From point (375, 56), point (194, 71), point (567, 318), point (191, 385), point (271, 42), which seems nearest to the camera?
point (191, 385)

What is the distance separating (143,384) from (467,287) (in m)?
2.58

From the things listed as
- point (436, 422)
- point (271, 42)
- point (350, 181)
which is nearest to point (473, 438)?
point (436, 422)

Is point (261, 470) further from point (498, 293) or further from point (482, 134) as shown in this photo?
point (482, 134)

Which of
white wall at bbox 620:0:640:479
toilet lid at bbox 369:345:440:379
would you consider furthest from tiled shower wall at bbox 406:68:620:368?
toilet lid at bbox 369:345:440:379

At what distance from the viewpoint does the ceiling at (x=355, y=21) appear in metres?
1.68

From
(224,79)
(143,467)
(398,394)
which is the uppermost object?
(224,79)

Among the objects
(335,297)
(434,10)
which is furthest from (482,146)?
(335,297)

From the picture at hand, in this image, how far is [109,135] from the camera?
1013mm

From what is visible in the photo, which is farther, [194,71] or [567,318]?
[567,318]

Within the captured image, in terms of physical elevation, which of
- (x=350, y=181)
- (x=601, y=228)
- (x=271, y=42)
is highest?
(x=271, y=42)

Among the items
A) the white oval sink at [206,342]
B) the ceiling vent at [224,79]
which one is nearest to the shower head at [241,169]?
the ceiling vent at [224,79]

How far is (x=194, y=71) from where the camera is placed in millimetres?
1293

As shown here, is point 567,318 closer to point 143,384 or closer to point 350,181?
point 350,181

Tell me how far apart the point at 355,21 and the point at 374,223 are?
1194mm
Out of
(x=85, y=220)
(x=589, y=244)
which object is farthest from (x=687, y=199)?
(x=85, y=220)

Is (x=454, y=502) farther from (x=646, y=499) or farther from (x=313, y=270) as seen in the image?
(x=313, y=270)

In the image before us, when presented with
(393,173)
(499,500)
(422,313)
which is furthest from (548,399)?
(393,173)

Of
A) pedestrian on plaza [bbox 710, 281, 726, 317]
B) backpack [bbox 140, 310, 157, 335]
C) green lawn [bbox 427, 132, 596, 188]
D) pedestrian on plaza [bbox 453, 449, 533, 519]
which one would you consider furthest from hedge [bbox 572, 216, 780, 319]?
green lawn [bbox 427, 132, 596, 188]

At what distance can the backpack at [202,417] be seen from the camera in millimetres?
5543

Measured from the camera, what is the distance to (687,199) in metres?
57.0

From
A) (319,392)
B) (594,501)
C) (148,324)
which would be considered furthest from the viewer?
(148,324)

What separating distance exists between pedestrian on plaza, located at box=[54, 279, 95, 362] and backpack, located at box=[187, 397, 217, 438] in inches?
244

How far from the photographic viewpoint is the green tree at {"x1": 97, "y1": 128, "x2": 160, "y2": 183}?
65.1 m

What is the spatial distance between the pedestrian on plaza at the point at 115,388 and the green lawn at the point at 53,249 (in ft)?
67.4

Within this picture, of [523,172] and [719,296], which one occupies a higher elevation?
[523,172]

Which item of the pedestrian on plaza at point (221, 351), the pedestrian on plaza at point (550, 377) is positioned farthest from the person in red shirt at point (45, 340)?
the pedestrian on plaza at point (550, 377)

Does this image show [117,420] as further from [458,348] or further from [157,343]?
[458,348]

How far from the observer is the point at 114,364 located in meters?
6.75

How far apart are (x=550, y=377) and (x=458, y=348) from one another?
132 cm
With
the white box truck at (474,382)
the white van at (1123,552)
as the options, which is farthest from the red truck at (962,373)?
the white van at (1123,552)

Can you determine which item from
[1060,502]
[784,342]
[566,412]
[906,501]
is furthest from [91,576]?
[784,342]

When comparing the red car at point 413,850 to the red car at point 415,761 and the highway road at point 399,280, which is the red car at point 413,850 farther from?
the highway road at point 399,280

○ ○ ○

Task requirements >> Reproduce the listing from the line containing "Measured from the" through the end, inclusive, changing "green tree" to "tall tree" and leaving everything else untouched.

Correct response >>
Measured from the camera, what is the distance to (687,199) in metres?
57.0

From
A) (319,392)
B) (594,501)
C) (148,324)
which would be considered furthest from the viewer?
(148,324)

What separating distance exists between pedestrian on plaza, located at box=[54, 279, 95, 362] and backpack, located at box=[187, 397, 217, 438] in inches?
244

How far from the photographic viewpoint is the tall tree at {"x1": 97, "y1": 128, "x2": 160, "y2": 183}?
65.1 m

What is the spatial distance between the pedestrian on plaza at the point at 115,388 and the green lawn at the point at 53,249 (in ft)?
67.4

Within this picture, of [523,172] and [719,296], which one occupies a higher elevation?
[523,172]

Which item of the pedestrian on plaza at point (221, 351), the pedestrian on plaza at point (550, 377) is positioned farthest from the person in red shirt at point (45, 340)?
the pedestrian on plaza at point (550, 377)

Does this image show [117,420] as further from [458,348] or further from [157,343]?
[458,348]

How far from the observer is the point at 114,364 located in meters?
6.75

How far apart are (x=550, y=377) and (x=458, y=348) from one another?
132 cm
With
the white box truck at (474,382)
the white van at (1123,552)
as the options, which is farthest from the red truck at (962,373)?
the white van at (1123,552)

Can you determine which item from
[1060,502]
[784,342]
[566,412]
[906,501]
is furthest from [91,576]?
[784,342]

When comparing the red car at point 413,850 to the red car at point 415,761 and the highway road at point 399,280, which is the red car at point 413,850 farther from?
the highway road at point 399,280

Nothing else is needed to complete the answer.